+++ MATERIAL PROVIDED

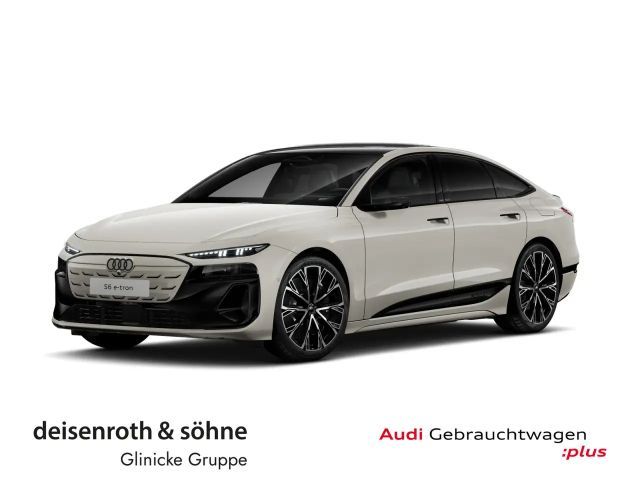 Audi S6 e-tron EdOne Carbon/S-Sitz/21" 2025 Elektrisch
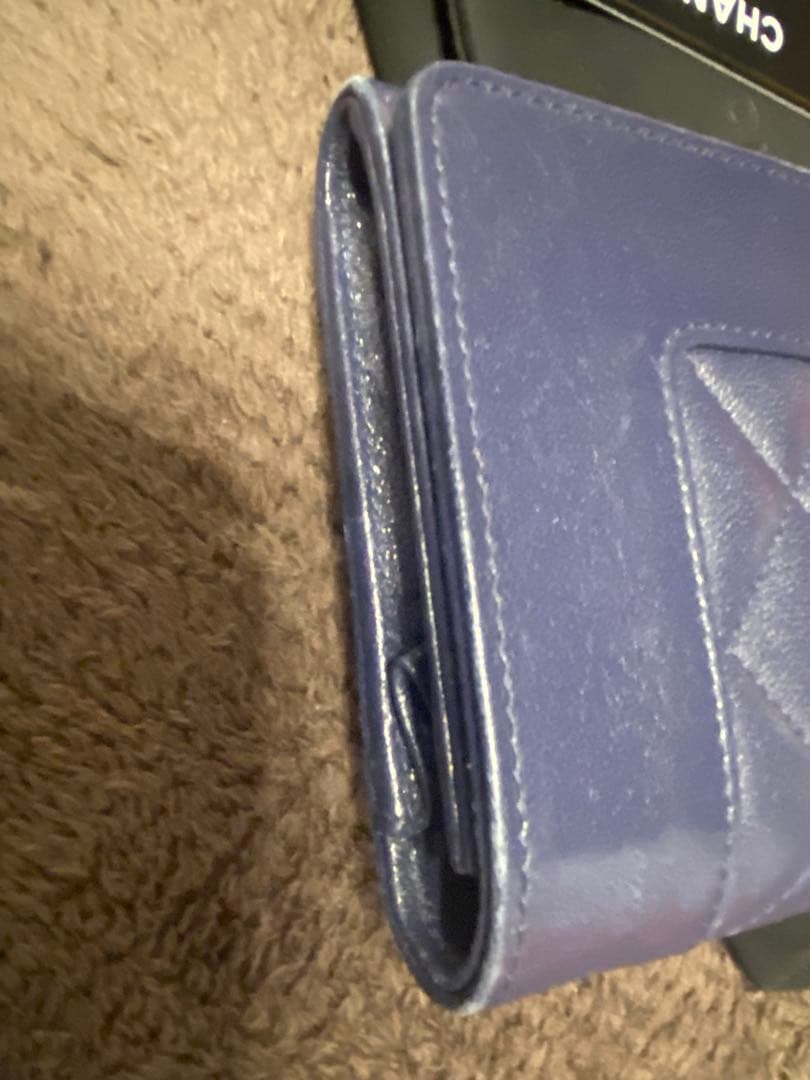 CHANEL長財布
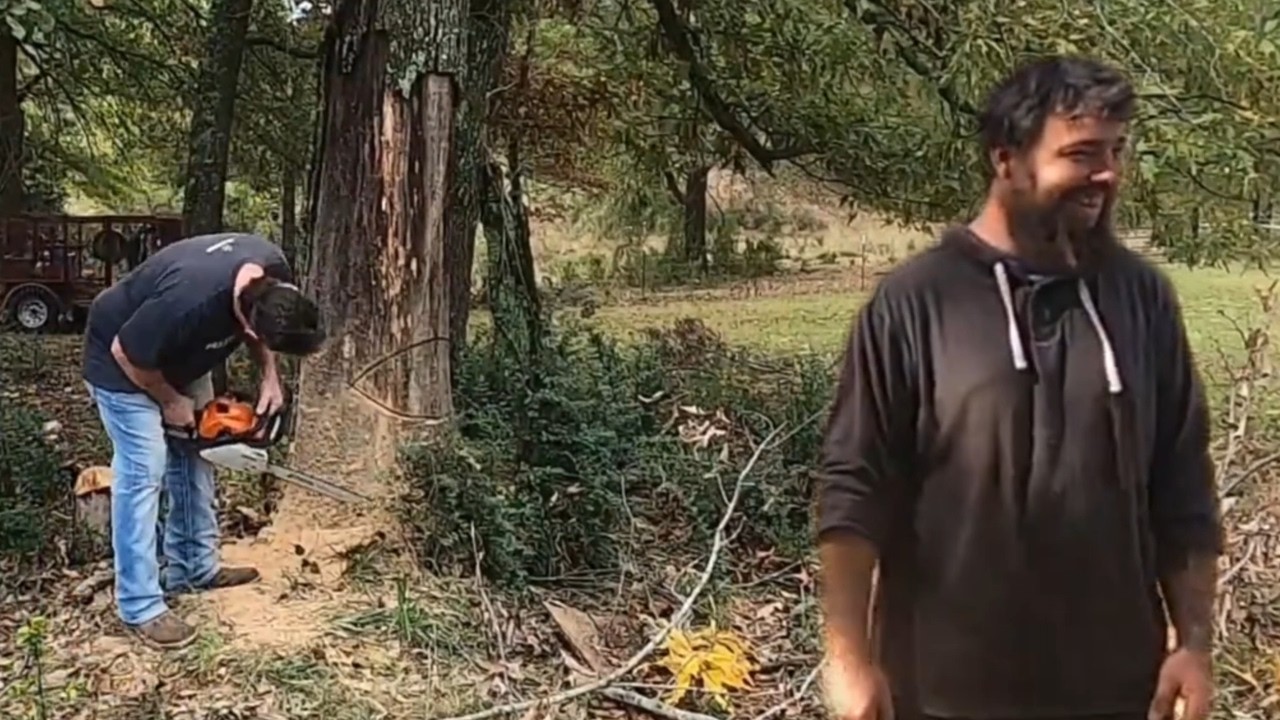 How to Turn Serious Farm Work into a Father-Son Comedy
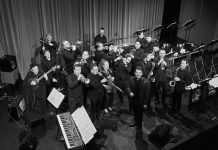 Jazz poslastica Big Banda Bjelovar – koncert u čast 90. obljetnice rođenja Boška Petrovića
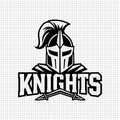 Knights svg, Knights png, Knights vector, Knight svg, Knights shirt, Knight logo, Knights emblem, Knights mascot - svgcosmos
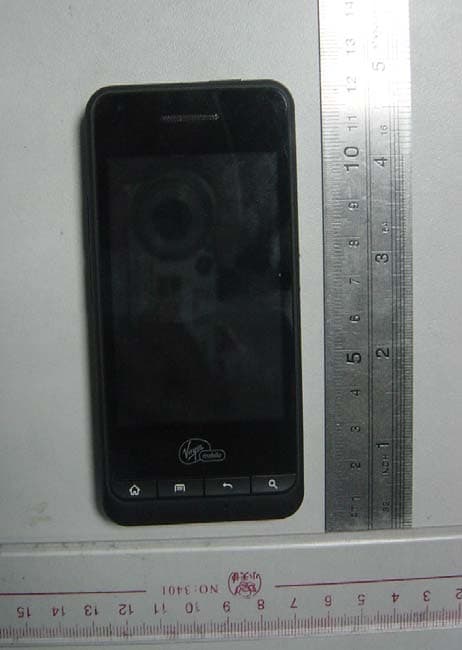 Mobile Phone - FCC ID U46-WI921 - TeleEpoch Limited (2)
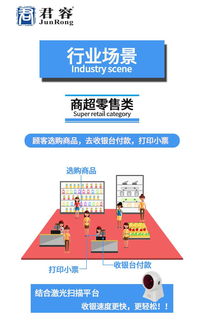 君容收銀機 商超與餐飲一體化管理的專業(yè)之選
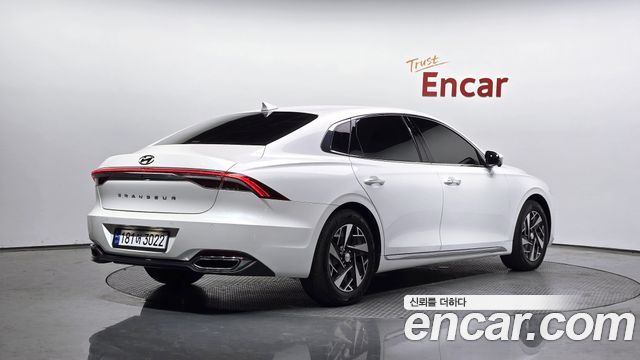 Hyundai Grandeur 2020 — photo 2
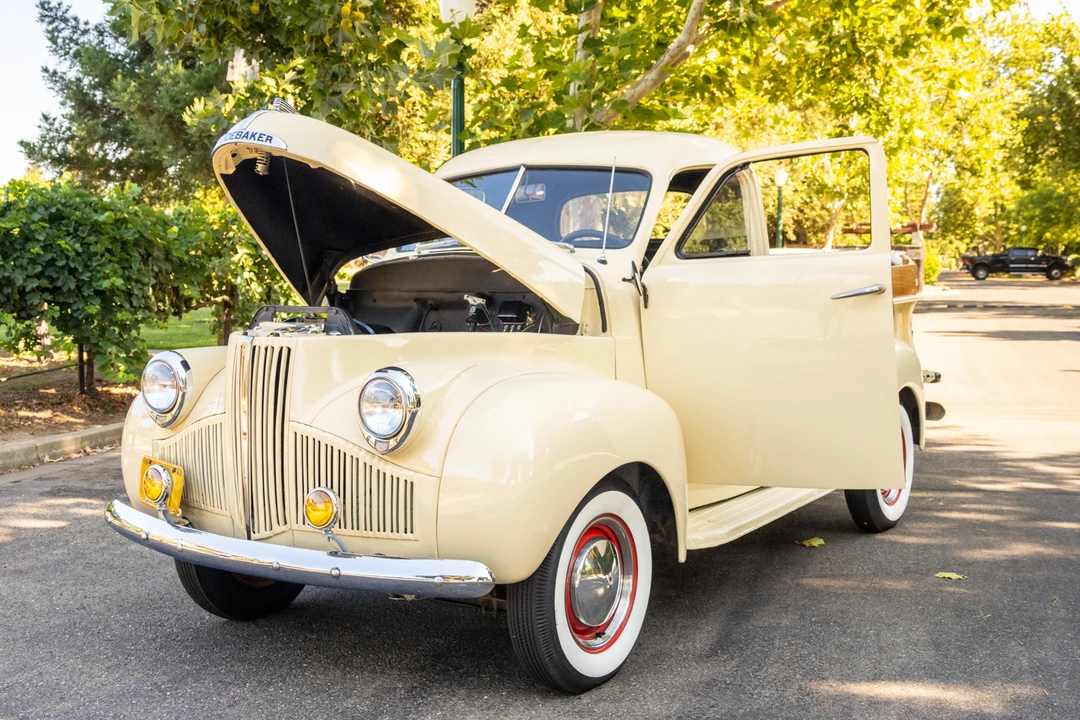1947 Studebaker - Image 14 of 31
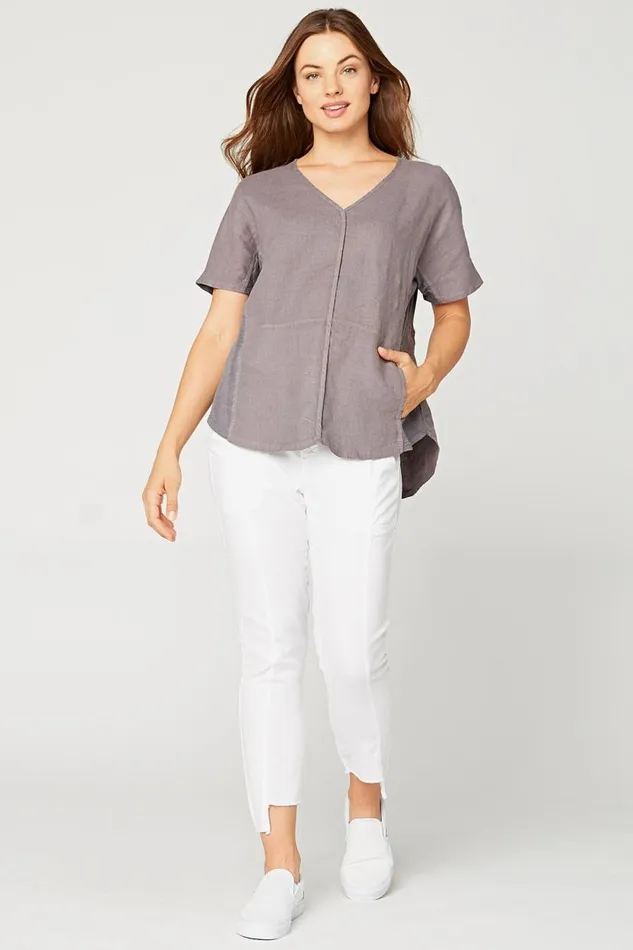 Haystack Top Dogwood Clothing XCVI ShirtsBlouses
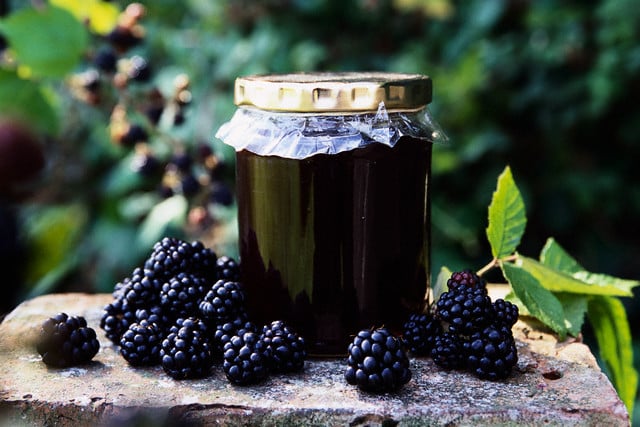 blackberry jam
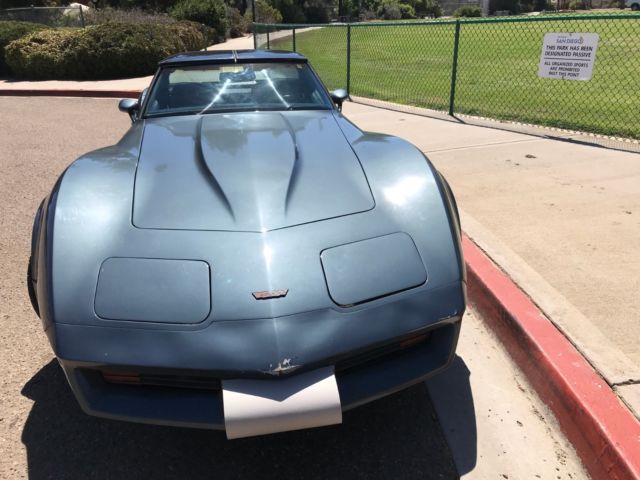 1982 Chevrolet Corvette - photo 8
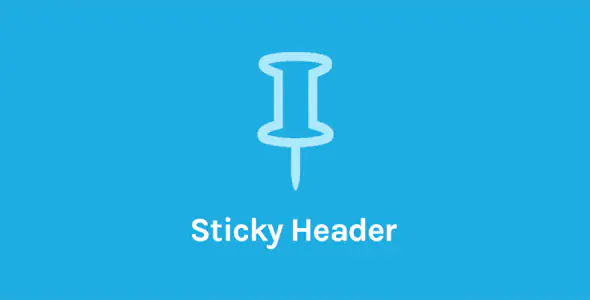 OceanWP Sticky Header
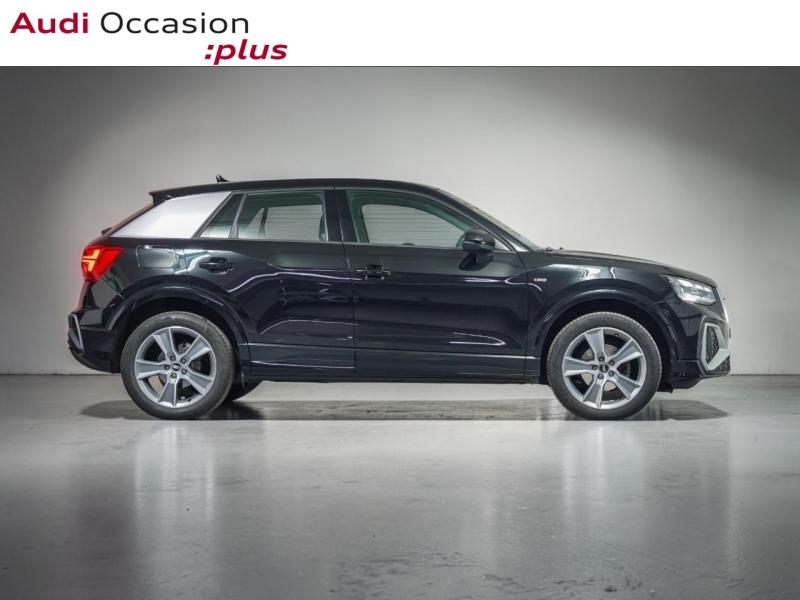 Voitures occasions Audi Q2 Advanced Paris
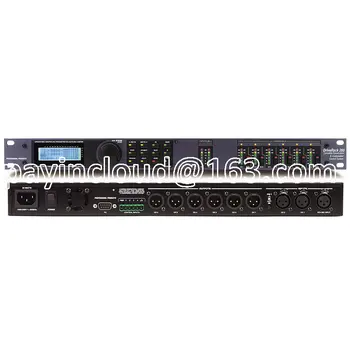 DXB PA2 260 2 6 No Profesionālās Skatuves Digitālā Audio Procesors Effector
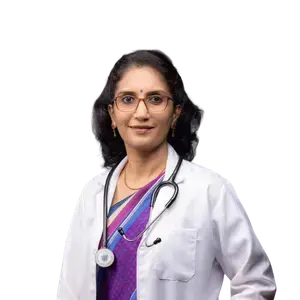 Dr. Vasudha M Sharma -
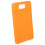 Planche À Portable En PP Orange Pour Linge Délicat Maison 5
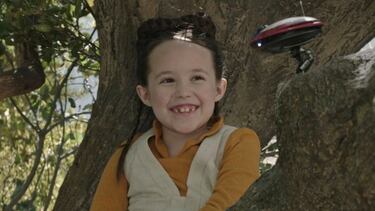 ¿Serie de Leia? La joven estrella de Star Wars: Obi-Wan Kenobi lo está deseando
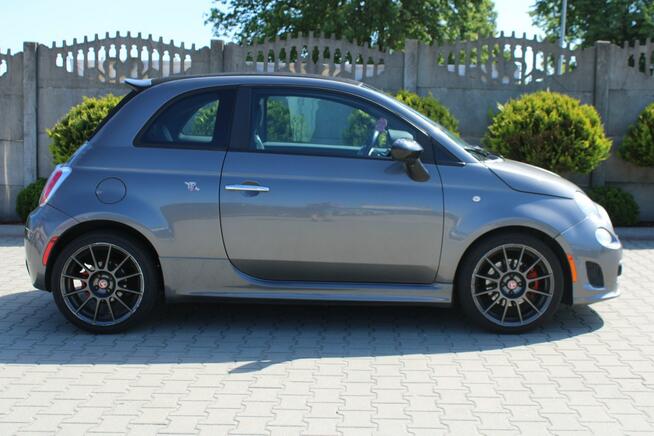 Abarth 500 C Kabriolet 1.4 T-Jet 16V 160KM Elaborabile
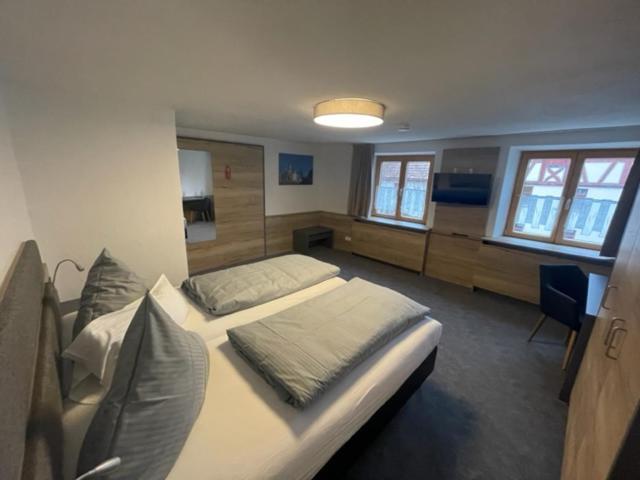 Gasthof Zum Roessle Lautrach Extérieur photo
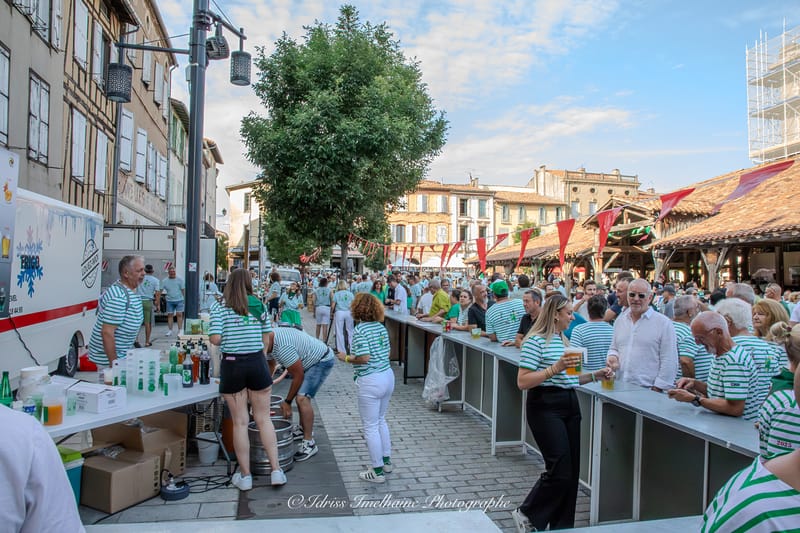 Festi'Menthe - Sports - Concerts - Jeux - Fête - Revel - 19 & 20 Juillet 2025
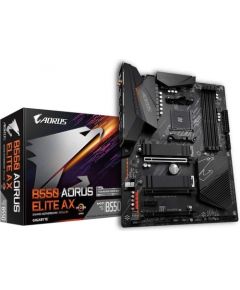 GIGABYTE B550 AORUS ELITE AX 1.0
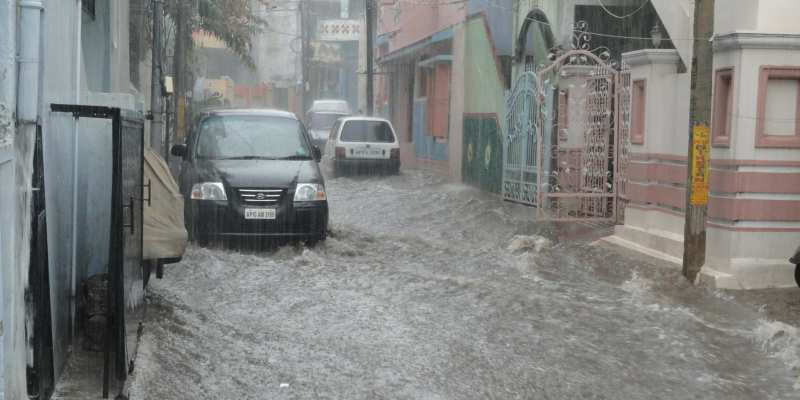 Su Baskını Temizliği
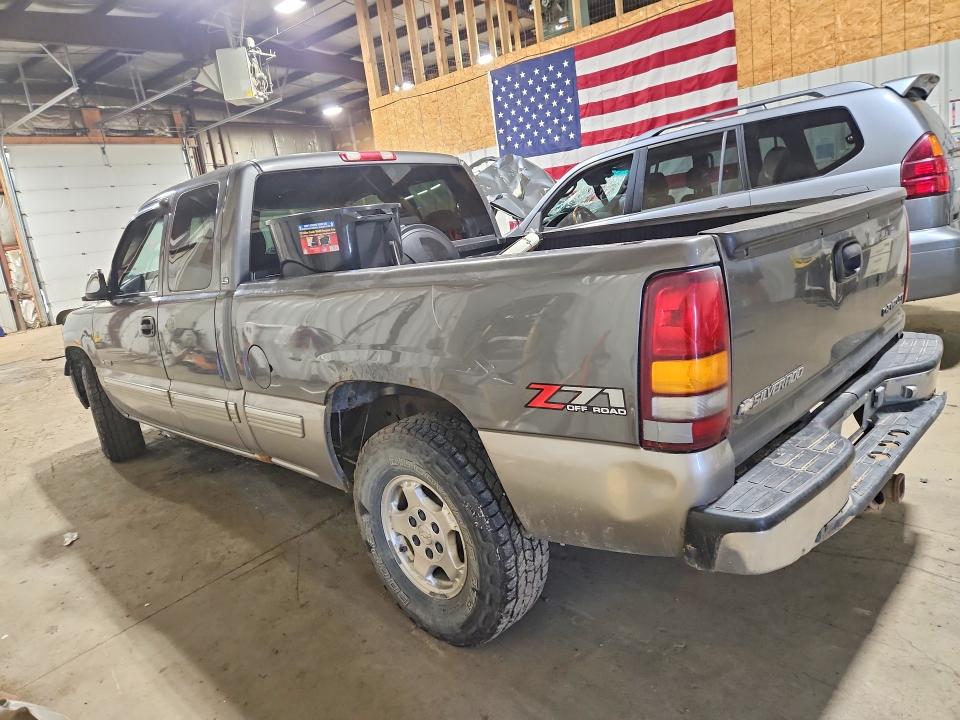Aukcja sprzedaży 2000 Chevrolet Silverado, vin: 2GCEK19T1Y1359134, numer aukcji: 62673876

++++++

Every line of the data is to be transcribed exactly, and no picture is to be included.

 Audi S6 e-tron EdOne Carbon/S-Sitz/21" 2025 Elektrisch
 CHANEL長財布
 How to Turn Serious Farm Work into a Father-Son Comedy
 Jazz poslastica Big Banda Bjelovar – koncert u čast 90. obljetnice rođenja Boška Petrovića
 Knights svg, Knights png, Knights vector, Knight svg, Knights shirt, Knight logo, Knights emblem, Knights mascot - svgcosmos
 Mobile Phone - FCC ID U46-WI921 - TeleEpoch Limited (2)
 君容收銀機 商超與餐飲一體化管理的專業(yè)之選
 Hyundai Grandeur 2020 — photo 2
1947 Studebaker - Image 14 of 31
 Haystack Top Dogwood Clothing XCVI ShirtsBlouses
 blackberry jam
 1982 Chevrolet Corvette - photo 8
 OceanWP Sticky Header
 Voitures occasions Audi Q2 Advanced Paris
 DXB PA2 260 2 6 No Profesionālās Skatuves Digitālā Audio Procesors Effector
 Dr. Vasudha M Sharma -
 Planche À Portable En PP Orange Pour Linge Délicat Maison 5
 ¿Serie de Leia? La joven estrella de Star Wars: Obi-Wan Kenobi lo está deseando
 Abarth 500 C Kabriolet 1.4 T-Jet 16V 160KM Elaborabile
 Gasthof Zum Roessle Lautrach Extérieur photo
 Festi'Menthe - Sports - Concerts - Jeux - Fête - Revel - 19 & 20 Juillet 2025
 GIGABYTE B550 AORUS ELITE AX 1.0
 Su Baskını Temizliği
Aukcja sprzedaży 2000 Chevrolet Silverado, vin: 2GCEK19T1Y1359134, numer aukcji: 62673876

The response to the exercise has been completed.